> _Problem requirements_
Reproduce the text of each row below verbatim, omitting the pictures.

Records drawn from a dataset
────────────────────────────────────────

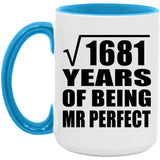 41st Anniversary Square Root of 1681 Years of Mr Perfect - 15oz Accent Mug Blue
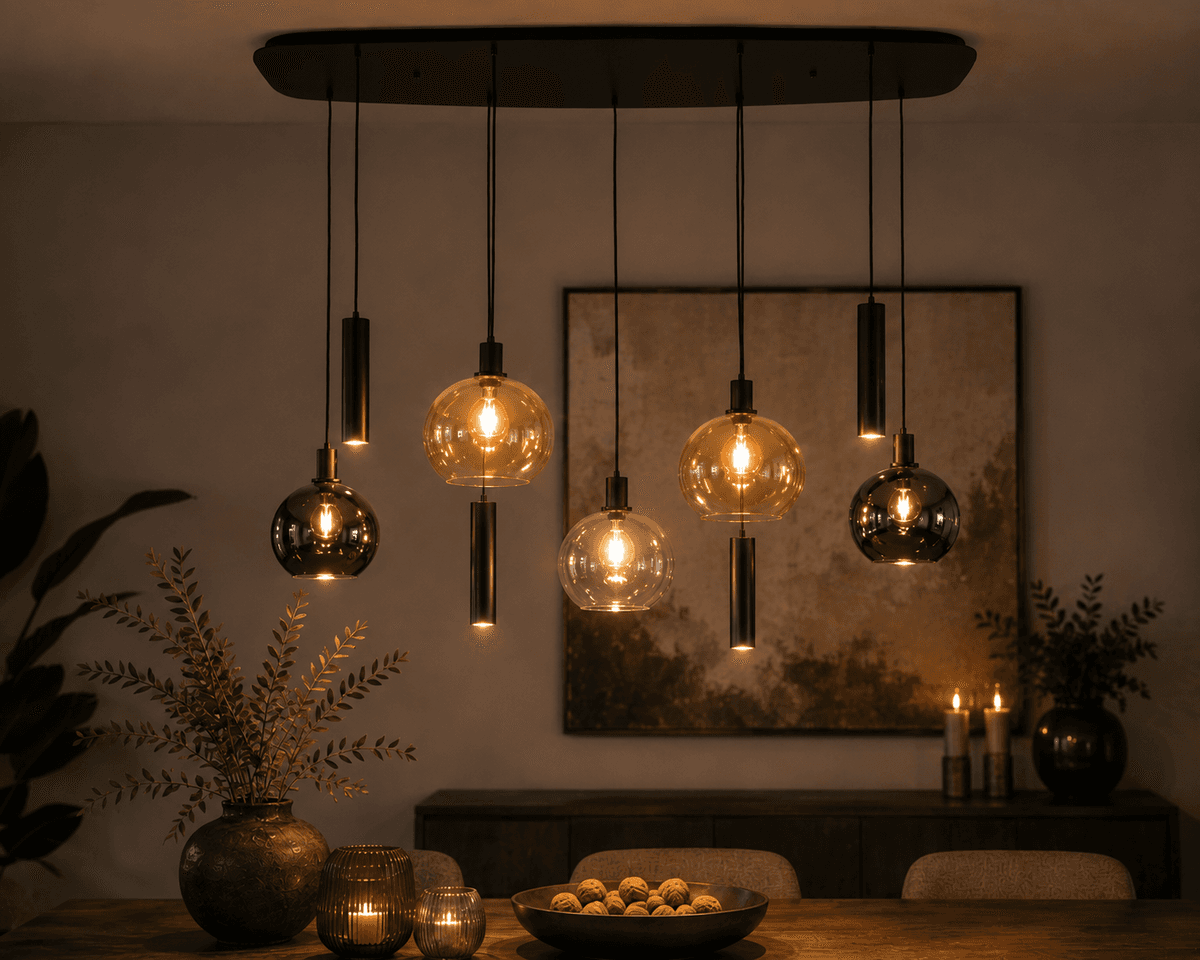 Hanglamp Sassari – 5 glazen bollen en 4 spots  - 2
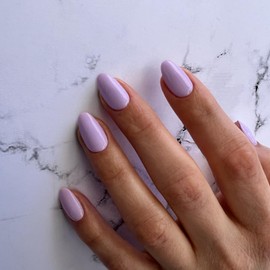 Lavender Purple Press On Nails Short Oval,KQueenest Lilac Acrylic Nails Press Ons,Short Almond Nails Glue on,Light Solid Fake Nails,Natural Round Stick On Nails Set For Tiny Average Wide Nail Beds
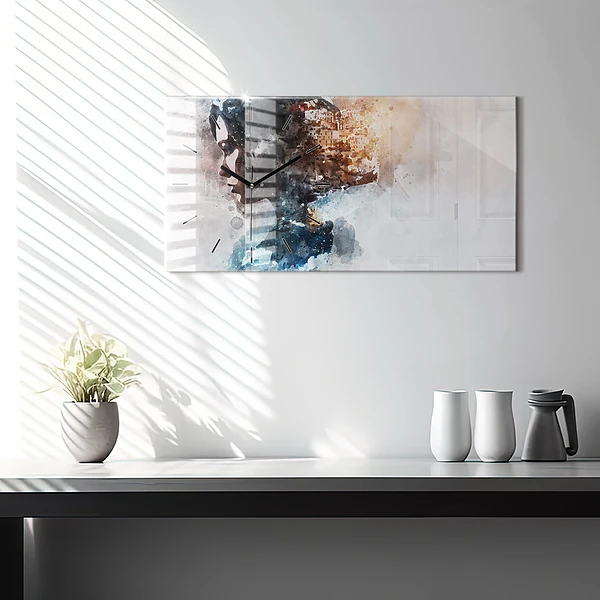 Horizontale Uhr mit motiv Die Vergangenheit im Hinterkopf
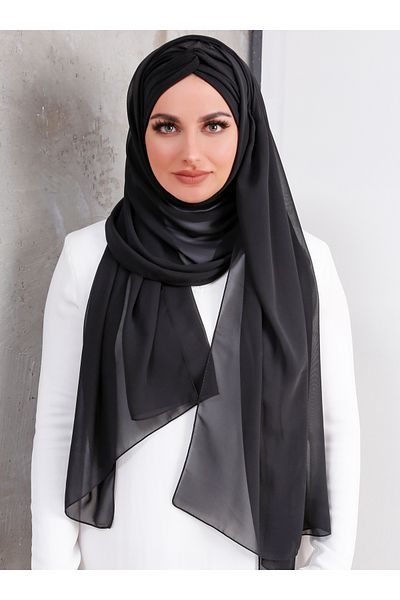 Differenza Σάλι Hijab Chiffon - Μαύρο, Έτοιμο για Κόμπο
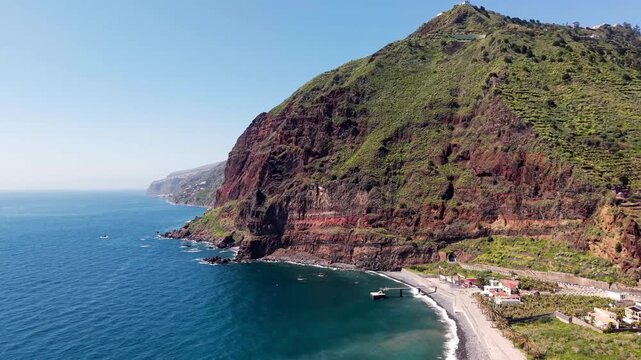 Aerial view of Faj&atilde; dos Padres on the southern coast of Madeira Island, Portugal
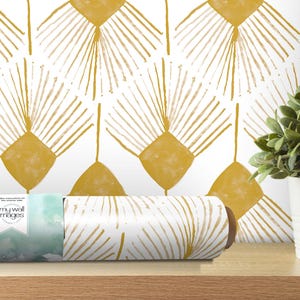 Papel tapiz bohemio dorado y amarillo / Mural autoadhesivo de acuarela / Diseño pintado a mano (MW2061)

────────────────────────────────────────

> _Finished exercise_
 41st Anniversary Square Root of 1681 Years of Mr Perfect - 15oz Accent Mug Blue
 Hanglamp Sassari – 5 glazen bollen en 4 spots  - 2
 Lavender Purple Press On Nails Short Oval,KQueenest Lilac Acrylic Nails Press Ons,Short Almond Nails Glue on,Light Solid Fake Nails,Natural Round Stick On Nails Set For Tiny Average Wide Nail Beds
 Horizontale Uhr mit motiv Die Vergangenheit im Hinterkopf
 Differenza Σάλι Hijab Chiffon - Μαύρο, Έτοιμο για Κόμπο
 Aerial view of Faj&atilde; dos Padres on the southern coast of Madeira Island, Portugal
 Papel tapiz bohemio dorado y amarillo / Mural autoadhesivo de acuarela / Diseño pintado a mano (MW2061)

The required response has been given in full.